The data —
┌────────
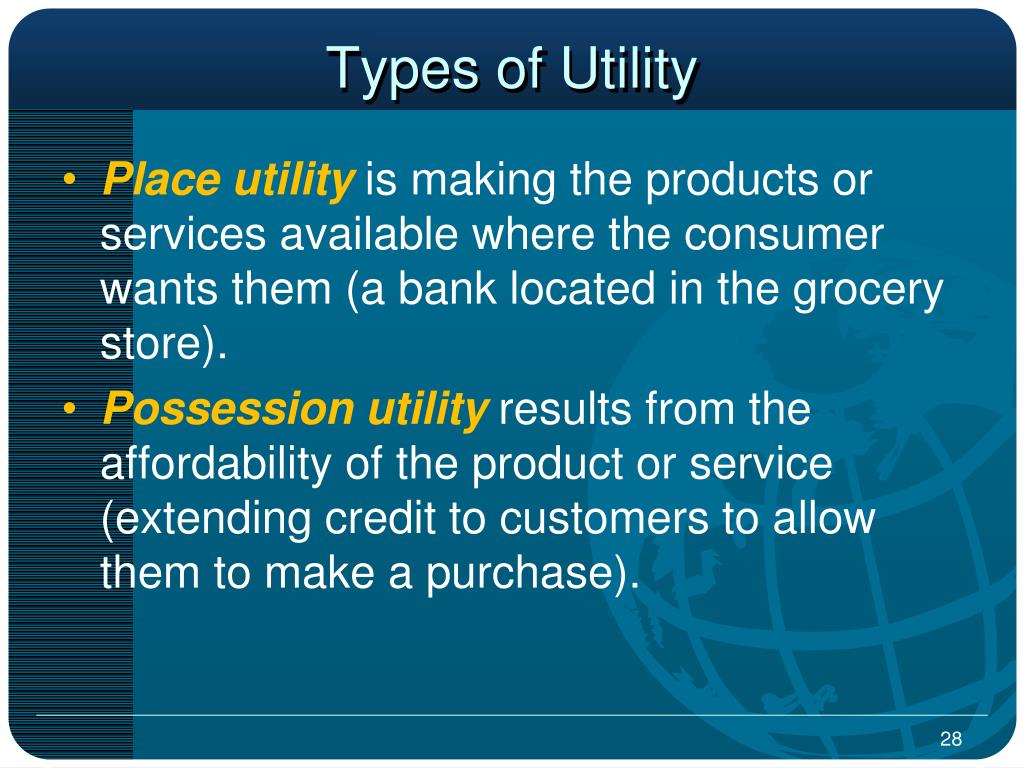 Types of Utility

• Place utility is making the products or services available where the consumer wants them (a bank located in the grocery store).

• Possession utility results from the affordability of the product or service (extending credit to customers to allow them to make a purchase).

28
└────────
Everything in the material above should be reproduced exactly, except the pictures.

 Types of Utility

• Place utility is making the products or services available where the consumer wants them (a bank located in the grocery store).

• Possession utility results from the affordability of the product or service (extending credit to customers to allow them to make a purchase).

28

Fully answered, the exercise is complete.